A small increase in body weight can sometimes be seen at the beginning of creatine supplementation. This is mainly due to an increase in water inside muscle cells — a normal effect related to its mechanism of action.
This is not fat gain, nor water retention under the skin. This intracellular hydration is actually associated with an environment that supports muscle function and training adaptations.
(Kreider et al., 2022)
For many people, this change is modest and may even go unnoticed.
➡️ Does it really help build muscle?
Yes — when combined with resistance training.
Recent analyses show slightly greater lean mass gains compared to training alone.
(Chilibeck et al., 2023)
➡️ Is it safe for the kidneys?
Current scientific evidence shows that creatine is safe in healthy adults when taken at recommended doses.
A small increase in blood creatinine may occur, but this reflects normal creatine metabolism — not kidney damage.
(Kreider et al., 2022; Antonio et al., 2021)
➡️ Do you need to cycle creatine?
Recent research shows no benefit to cycling creatine.
Continuous daily use is considered safe for healthy individuals.
(Kreider et al., 2022)
➡️ When should you take creatine: before or after training?
Some people prefer taking creatine before training, believing it may support available energy, while others prefer taking it after training to support recovery.
At this time, scientific evidence does not clearly show that one timing strategy is superior. Studies mainly suggest that daily consistency matters more than the exact timing.
(Kreider et al., 2022; Candow et al., 2023)
➡️ Is it useful even if you’re not an athlete?
Yes.
Creatine may support functional strength, daily vitality, and help preserve muscle mass with age.
(Candow et al., 2023)
🌿 A simple tool to move better every day
Creatine is not a shortcut or a miracle product.
It’s support.
A supplement that works quietly in the background to help the body perform better, recover better, and progress more effectively.
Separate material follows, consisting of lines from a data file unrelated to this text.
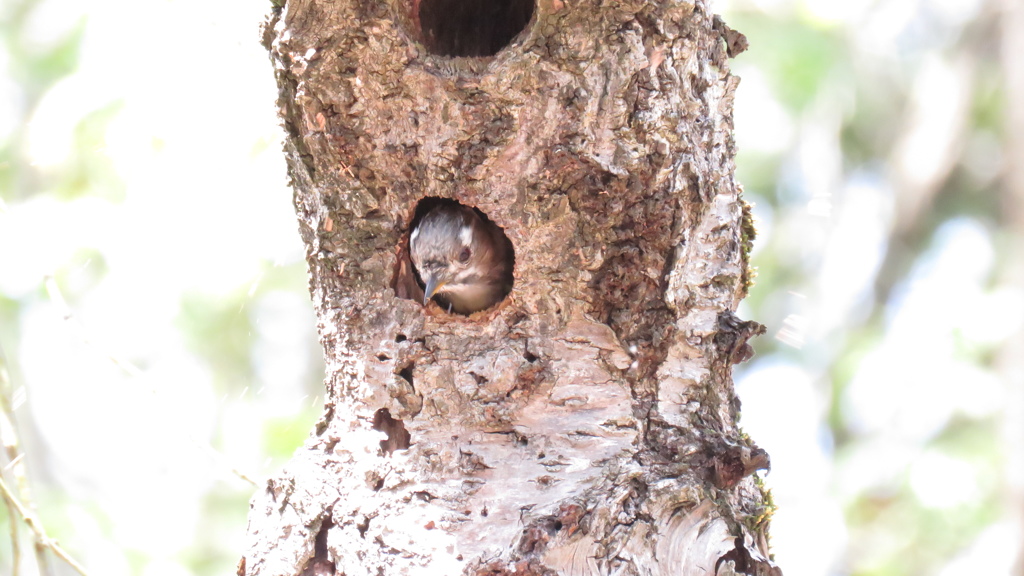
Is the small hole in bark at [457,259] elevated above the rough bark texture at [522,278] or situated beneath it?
elevated above

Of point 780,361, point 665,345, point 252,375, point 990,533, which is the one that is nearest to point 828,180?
point 780,361

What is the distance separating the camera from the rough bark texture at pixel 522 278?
2.81 meters

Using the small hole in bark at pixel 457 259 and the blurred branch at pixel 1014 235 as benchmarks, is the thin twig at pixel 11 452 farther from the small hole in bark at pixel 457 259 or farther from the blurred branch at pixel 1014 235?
the blurred branch at pixel 1014 235

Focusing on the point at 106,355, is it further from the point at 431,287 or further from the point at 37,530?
the point at 431,287

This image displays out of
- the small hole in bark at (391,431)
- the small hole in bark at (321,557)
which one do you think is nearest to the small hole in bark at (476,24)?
the small hole in bark at (391,431)

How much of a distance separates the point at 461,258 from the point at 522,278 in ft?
3.22

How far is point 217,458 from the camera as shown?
3512 mm

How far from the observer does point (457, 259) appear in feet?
12.7

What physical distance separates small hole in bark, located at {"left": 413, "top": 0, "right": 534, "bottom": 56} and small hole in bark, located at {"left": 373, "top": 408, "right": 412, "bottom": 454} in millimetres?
1381

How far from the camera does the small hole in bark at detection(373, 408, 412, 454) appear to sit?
2949 mm

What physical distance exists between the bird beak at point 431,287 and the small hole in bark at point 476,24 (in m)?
0.84

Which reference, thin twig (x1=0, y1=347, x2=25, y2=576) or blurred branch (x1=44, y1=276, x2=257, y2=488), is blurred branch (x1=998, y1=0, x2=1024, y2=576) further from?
thin twig (x1=0, y1=347, x2=25, y2=576)

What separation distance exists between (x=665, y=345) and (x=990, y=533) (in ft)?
23.3

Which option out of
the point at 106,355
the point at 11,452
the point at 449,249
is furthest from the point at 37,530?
the point at 449,249
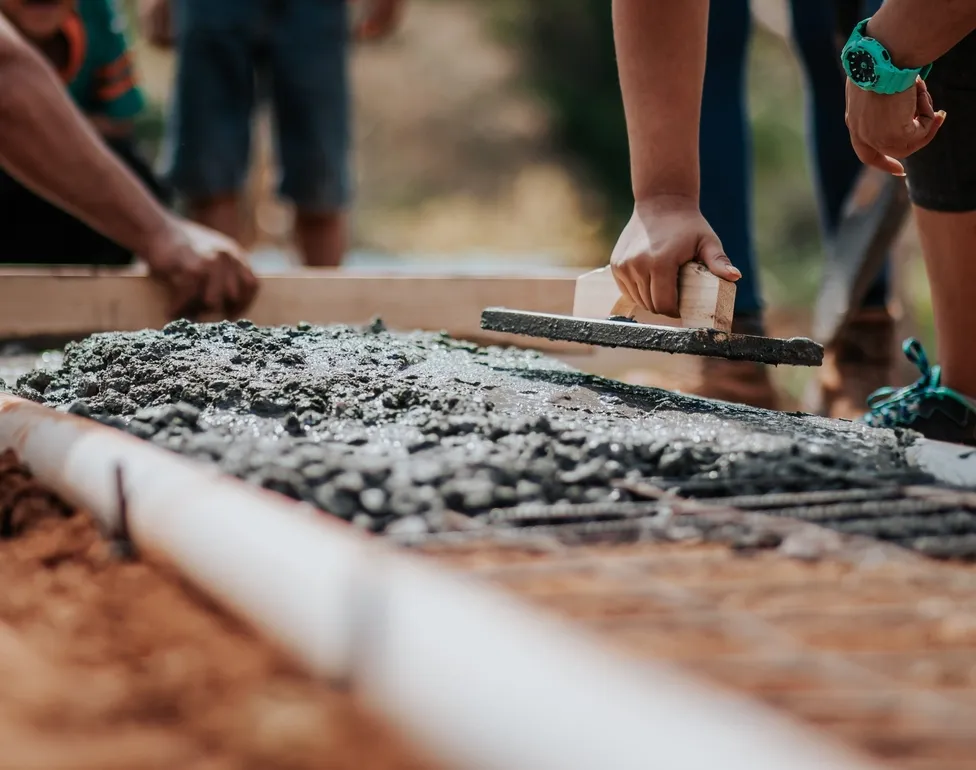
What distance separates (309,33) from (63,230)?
1.00 meters

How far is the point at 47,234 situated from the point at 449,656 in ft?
10.1

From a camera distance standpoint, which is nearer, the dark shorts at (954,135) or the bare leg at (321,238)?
the dark shorts at (954,135)

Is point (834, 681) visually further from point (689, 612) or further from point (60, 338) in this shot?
point (60, 338)

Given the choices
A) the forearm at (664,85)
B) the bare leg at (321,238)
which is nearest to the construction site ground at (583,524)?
the forearm at (664,85)

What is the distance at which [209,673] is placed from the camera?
73cm

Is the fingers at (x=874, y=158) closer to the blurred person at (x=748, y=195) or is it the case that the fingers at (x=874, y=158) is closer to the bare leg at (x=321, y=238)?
the blurred person at (x=748, y=195)

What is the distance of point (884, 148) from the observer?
1554 millimetres

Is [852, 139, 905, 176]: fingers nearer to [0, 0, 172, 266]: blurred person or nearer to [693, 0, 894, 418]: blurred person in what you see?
[693, 0, 894, 418]: blurred person

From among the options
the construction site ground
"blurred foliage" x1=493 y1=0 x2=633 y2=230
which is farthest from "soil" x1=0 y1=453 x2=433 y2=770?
"blurred foliage" x1=493 y1=0 x2=633 y2=230

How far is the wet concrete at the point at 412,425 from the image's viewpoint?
1.08 metres

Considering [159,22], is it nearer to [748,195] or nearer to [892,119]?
[748,195]

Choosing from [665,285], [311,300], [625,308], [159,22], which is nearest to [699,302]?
[665,285]

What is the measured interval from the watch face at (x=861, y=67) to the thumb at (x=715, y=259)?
0.99ft

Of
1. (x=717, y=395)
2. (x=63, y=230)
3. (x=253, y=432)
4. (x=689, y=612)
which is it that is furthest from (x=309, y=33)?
(x=689, y=612)
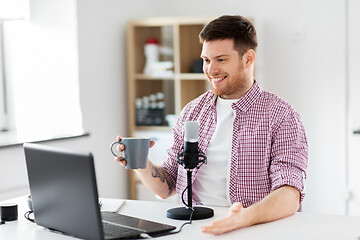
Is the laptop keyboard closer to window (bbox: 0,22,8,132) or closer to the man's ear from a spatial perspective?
the man's ear

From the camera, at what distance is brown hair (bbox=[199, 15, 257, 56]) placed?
213 cm

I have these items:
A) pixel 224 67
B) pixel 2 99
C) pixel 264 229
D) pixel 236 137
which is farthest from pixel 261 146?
pixel 2 99


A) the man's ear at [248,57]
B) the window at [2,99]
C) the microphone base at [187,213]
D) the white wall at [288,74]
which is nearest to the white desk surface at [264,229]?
the microphone base at [187,213]

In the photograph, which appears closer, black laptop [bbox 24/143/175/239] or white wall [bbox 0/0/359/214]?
black laptop [bbox 24/143/175/239]

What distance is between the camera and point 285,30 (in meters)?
4.02

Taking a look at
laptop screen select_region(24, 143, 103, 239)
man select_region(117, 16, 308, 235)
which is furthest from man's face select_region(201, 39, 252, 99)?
→ laptop screen select_region(24, 143, 103, 239)

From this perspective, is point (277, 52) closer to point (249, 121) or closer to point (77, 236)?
point (249, 121)

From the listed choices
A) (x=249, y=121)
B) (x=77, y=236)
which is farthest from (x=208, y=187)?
(x=77, y=236)

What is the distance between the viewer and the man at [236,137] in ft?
6.68

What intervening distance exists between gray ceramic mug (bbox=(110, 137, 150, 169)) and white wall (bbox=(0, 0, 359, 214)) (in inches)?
79.6

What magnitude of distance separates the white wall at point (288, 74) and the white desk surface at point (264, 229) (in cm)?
201

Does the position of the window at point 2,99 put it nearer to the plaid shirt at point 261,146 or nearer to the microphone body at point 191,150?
the plaid shirt at point 261,146

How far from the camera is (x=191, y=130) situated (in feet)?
5.90

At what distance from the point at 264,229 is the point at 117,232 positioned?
1.47 ft
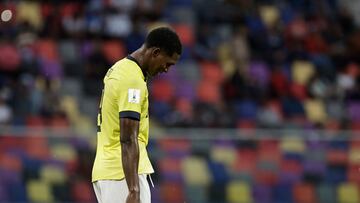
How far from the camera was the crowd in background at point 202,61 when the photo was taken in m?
15.6

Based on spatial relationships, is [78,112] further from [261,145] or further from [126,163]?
[126,163]

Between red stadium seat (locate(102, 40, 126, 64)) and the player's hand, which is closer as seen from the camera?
the player's hand

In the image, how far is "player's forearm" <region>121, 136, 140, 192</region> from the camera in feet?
24.0

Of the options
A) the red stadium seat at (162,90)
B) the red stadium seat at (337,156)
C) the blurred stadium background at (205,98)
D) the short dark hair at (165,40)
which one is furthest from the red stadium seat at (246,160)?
the short dark hair at (165,40)

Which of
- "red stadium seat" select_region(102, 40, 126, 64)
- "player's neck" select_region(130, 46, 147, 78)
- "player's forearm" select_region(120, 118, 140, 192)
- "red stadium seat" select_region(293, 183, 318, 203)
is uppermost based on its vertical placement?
"red stadium seat" select_region(102, 40, 126, 64)

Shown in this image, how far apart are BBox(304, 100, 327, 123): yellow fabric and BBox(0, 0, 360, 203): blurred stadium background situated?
2 cm

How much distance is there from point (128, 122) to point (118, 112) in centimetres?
27

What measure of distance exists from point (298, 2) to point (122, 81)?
12.8 m

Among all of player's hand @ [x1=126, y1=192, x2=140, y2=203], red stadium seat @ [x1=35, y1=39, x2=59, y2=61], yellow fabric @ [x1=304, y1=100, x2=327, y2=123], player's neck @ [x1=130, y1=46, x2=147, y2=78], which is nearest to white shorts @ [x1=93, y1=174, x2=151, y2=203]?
player's hand @ [x1=126, y1=192, x2=140, y2=203]

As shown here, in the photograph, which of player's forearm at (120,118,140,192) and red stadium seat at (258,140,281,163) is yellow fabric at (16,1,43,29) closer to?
red stadium seat at (258,140,281,163)

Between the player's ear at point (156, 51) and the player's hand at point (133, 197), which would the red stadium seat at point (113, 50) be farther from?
the player's hand at point (133, 197)

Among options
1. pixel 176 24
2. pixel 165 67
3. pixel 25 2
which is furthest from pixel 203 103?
pixel 165 67

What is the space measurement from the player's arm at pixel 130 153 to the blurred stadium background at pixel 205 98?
265 inches

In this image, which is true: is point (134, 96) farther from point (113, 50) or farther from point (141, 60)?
point (113, 50)
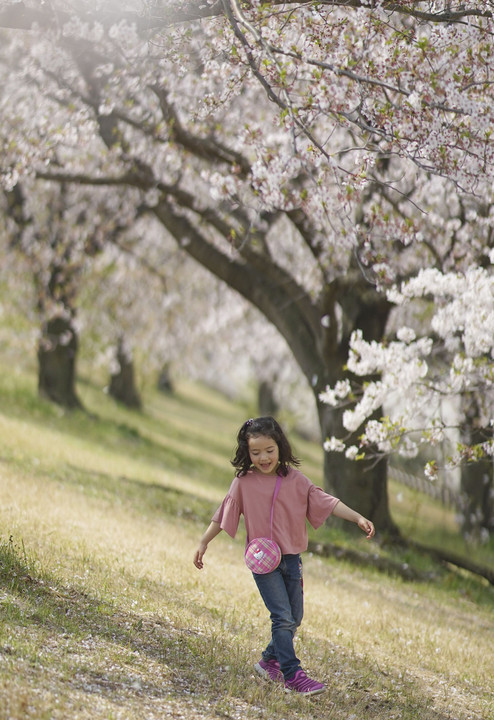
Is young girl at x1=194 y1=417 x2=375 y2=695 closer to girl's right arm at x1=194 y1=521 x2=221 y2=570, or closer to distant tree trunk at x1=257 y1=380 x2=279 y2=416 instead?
girl's right arm at x1=194 y1=521 x2=221 y2=570

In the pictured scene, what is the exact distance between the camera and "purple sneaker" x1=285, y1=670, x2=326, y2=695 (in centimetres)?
515

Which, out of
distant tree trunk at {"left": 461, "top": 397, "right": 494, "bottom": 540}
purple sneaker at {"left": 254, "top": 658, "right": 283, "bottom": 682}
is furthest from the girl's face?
distant tree trunk at {"left": 461, "top": 397, "right": 494, "bottom": 540}

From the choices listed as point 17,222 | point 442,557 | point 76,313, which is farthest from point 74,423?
point 442,557

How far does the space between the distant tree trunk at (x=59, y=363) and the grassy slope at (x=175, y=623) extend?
5.88 m

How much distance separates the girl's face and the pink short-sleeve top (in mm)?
134

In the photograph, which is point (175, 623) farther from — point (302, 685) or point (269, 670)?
point (302, 685)

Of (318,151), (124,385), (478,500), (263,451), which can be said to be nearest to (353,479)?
(478,500)

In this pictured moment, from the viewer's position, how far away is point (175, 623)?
19.8 ft

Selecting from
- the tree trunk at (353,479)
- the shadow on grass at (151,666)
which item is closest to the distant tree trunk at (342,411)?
the tree trunk at (353,479)

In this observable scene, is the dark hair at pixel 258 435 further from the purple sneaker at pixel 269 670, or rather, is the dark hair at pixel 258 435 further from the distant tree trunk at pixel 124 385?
the distant tree trunk at pixel 124 385

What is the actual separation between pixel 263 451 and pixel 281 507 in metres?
0.36

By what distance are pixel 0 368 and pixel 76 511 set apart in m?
13.2

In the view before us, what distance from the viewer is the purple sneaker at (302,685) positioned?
16.9ft

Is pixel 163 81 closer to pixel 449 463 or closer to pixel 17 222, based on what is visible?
pixel 449 463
Like sleep, physical activity, and nutrition, it fits into a global approach to health.
📚 Scientific references
Avgerinos, K. I., et al. (2018). Effects of creatine supplementation on cognitive function.
Candow, D. G., et al. (2023). Creatine supplementation and aging muscle: A systematic review.
Chilibeck, P. D., et al. (2023). Effect of creatine supplementation during resistance training: Meta-analysis.
Forbes, S. C., et al. (2021). Creatine supplementation and performance outcomes.
Kreider, R. B., et al. (2022). International Society of Sports Nutrition Position Stand: Creatine Supplementation and Exercise.
Antonio, J., et al. (2021). Safety of creatine supplementation in adults.
Prokopidis, K., et al. (2023). Creatine supplementation and cognitive function.
Steenge, G. R., et al. (2000). Carbohydrate ingestion and creatine retention.